Par les psaumes, « Que notre cœur vienne à l’école de Dieu »

On a peine à imaginer l’impact produit par l’œuvre conduite durant 25 ans par le réformateur Calvin dans l’élaboration du Psautier de Genève (l’appellation « Psautier huguenot » est plus tardive). Il fait mettre en rimes et en musique les psaumes pour les faire chanter par toute l’assemblée des fidèles.

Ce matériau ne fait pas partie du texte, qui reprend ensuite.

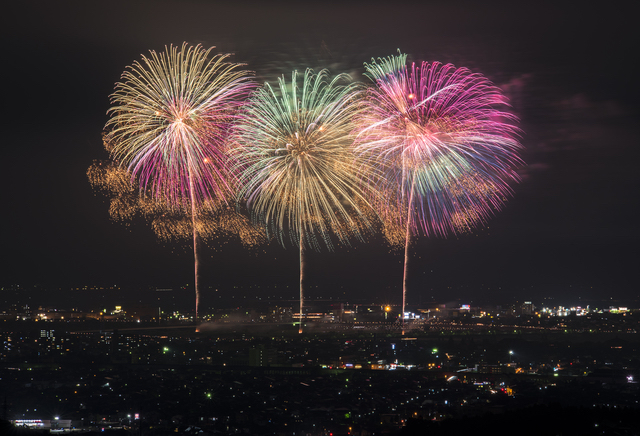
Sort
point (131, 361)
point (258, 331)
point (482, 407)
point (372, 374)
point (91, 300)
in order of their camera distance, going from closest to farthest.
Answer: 1. point (482, 407)
2. point (372, 374)
3. point (131, 361)
4. point (258, 331)
5. point (91, 300)

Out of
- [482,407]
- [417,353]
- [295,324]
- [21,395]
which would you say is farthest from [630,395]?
[295,324]

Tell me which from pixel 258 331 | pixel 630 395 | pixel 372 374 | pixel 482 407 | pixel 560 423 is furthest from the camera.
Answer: pixel 258 331

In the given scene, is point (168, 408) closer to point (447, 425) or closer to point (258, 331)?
point (447, 425)

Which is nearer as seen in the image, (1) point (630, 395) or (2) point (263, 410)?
(2) point (263, 410)

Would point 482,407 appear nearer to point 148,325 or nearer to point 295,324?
point 295,324

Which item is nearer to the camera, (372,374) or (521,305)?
(372,374)

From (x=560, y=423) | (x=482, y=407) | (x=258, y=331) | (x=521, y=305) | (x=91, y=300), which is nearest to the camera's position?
(x=560, y=423)

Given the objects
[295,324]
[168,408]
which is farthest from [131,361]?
[295,324]

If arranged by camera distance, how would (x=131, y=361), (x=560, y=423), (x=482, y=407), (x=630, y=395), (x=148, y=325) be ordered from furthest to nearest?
(x=148, y=325) < (x=131, y=361) < (x=630, y=395) < (x=482, y=407) < (x=560, y=423)
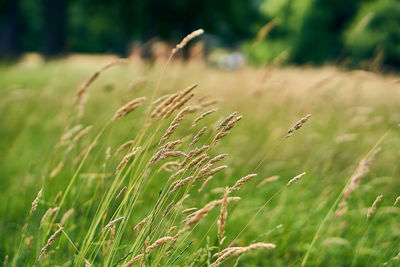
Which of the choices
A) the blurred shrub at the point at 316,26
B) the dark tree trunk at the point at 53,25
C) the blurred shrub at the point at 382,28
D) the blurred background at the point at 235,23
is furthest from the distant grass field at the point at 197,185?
the blurred shrub at the point at 316,26

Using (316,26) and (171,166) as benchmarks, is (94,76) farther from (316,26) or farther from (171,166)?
(316,26)

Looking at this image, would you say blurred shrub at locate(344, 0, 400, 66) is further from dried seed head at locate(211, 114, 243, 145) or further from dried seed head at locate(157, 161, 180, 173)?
dried seed head at locate(211, 114, 243, 145)

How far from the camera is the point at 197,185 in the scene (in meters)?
2.30

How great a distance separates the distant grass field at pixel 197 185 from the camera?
1295 mm

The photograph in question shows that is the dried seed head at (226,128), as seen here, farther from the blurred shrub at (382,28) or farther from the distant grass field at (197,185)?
the blurred shrub at (382,28)

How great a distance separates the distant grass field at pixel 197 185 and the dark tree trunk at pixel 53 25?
12271mm

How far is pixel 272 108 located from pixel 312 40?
77.4 ft

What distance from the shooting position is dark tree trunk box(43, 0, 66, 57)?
1578 centimetres

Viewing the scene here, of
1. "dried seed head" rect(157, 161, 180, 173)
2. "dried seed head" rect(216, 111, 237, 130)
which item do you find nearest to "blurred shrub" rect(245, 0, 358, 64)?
"dried seed head" rect(157, 161, 180, 173)

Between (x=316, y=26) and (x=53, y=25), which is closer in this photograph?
(x=53, y=25)

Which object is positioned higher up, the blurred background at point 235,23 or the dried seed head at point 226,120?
the dried seed head at point 226,120

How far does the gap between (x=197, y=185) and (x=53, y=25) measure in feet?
50.6

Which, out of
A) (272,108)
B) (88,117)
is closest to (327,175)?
(272,108)

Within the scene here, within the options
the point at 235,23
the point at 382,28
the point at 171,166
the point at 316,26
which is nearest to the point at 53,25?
the point at 235,23
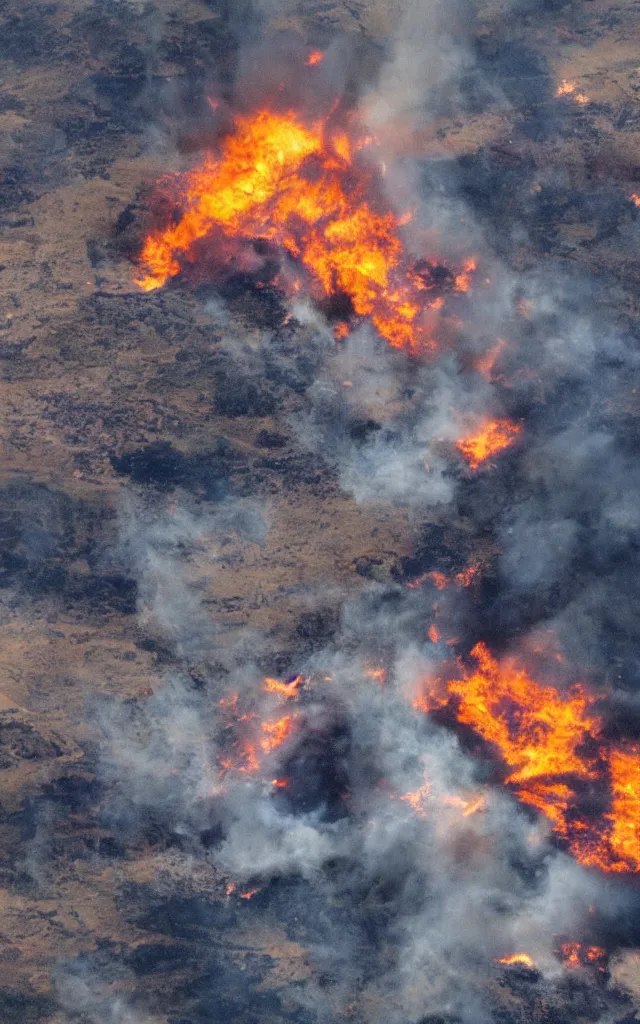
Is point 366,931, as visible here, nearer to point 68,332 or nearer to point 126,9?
point 68,332

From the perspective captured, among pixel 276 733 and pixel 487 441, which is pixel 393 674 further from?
pixel 487 441

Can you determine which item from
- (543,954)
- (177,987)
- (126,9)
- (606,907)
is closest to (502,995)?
(543,954)

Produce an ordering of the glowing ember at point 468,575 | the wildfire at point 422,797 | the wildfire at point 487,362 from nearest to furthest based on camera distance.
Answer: the wildfire at point 422,797, the glowing ember at point 468,575, the wildfire at point 487,362

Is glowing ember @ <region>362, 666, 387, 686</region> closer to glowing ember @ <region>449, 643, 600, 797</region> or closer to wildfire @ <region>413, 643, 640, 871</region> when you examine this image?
wildfire @ <region>413, 643, 640, 871</region>

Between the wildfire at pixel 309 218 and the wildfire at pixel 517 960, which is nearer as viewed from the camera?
the wildfire at pixel 517 960

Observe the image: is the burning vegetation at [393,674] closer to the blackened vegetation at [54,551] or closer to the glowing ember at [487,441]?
the glowing ember at [487,441]

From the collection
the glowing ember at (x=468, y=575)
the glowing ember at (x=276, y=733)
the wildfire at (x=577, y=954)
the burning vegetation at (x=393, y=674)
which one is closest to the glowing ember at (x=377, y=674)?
the burning vegetation at (x=393, y=674)

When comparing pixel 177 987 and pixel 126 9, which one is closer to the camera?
pixel 177 987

On ne peut que déplorer le discrédit dans lequel est tombé cet héritage de nos jours où la pratique hymnologique des Églises protestantes connaît une crise profonde. Qu’on ne voie pas dans mes propos un jugement grincheux et désabusé : mesurons simplement le chemin descendu de la pratique communautaire du chant d’un psaume biblique complet à la reprise de quelques refrains auxquels se réduit souvent le répertoire ecclésiastique contemporain. 

 

 

© Pierre-Olivier Cervesi

 

Indépendamment des considérations de goût ou d’esthétique, la palette des émotions s’est considérablement réduite : la prière chantée évoque souvent la louange de Dieu ou accentue, par un répons, une demande, quand encore le cantique ne se contente pas d’énoncer des affirmations croyantes ou des intentions pieuses. Mais qu’en est-il de l’expression de la tristesse, de la colère, de la peur, de l’enthousiasme, pour ne reprendre que quelques émotions largement représentées dans les psaumes ? 

 

Or Calvin, dont la réputation de froideur insensible doit plus à la légende qu’aux faits, croit à la valeur du chant à la suite de ses devanciers : la musique est «un don de Dieu» et, ajoute-t-il, «comme Platon l’a sagement considéré… nous expérimentons qu’elle a une vertu secrète et quasi incroyable à émouvoir les cœurs en une sorte ou en une autre… ». Dans sa Préface à son Commentaire sur le livre des Psaumes, le réformateur fournit la clef de compréhension de sa volonté de mettre à la portée de tous les fidèles la pratique du chant des psaumes : « J’ai accoutumé de nommer ce livre des Psaumes une anatomie de toutes les parties de l’âme, parce qu’il y a nulle affection de l’homme laquelle ne soit ici représentée comme en un miroir. Même pour mieux dire, le Saint-Esprit a ici portrait au vif toutes les douleurs, tristesses, craintes, doutes, espérances, sollicitudes, perplexités, voire jusqu’aux émotions confuses desquelles les esprits des hommes ont accoutumé d’être agités.»  

 

Calvin s’associe le concours de poètes capables de réaliser des paraphrases strophiques, versifiées et rimées du texte biblique. Le texte biblique est porteur du message ; sa transcription musicale est confiée à une rythmique binaire, avec uniquement deux valeurs de notes, les brèves et les longues, alors que la respiration – la pause – permet de structurer le chant dans des phrases qui respectent le syllabisme des mots. Le tempo se trouve donc en relation avec le battement du pouls – c’est un mouvement organique. La langue et le rythme se moulent sur l’être humain à qui il est donné de traduire tous ses états d’âme. Le chant des psaumes va dès lors donner lieu à de nouvelles conduites et à de nouvelles extériorisations de la piété en fournissant des mots et des formes à l’expérience vécue.

 

 

© Simon Daval
Le Bon Berger (plafond de l’église luthérienne Saint-Martin de Montbéliard)

 

La culture est-elle autre chose que la mise en forme des joies et des peines de la destinée humaine en se les appropriant d’une manière réfléchie et approfondie ? Dans une perspective croyante et selon les termes de Calvin, «Il faut donc que notre cœur vienne à l’école de Dieu». Le réformateur file la métaphore musicale en répétant à l’envi qu’«Il faut qu’il y ait un accord et comme une harmonie entre Dieu et nous, et quand il nous communique ses grâces, que nous les puissions faire valoir en telle sorte que nous tâchions de le servir et de l’honorer».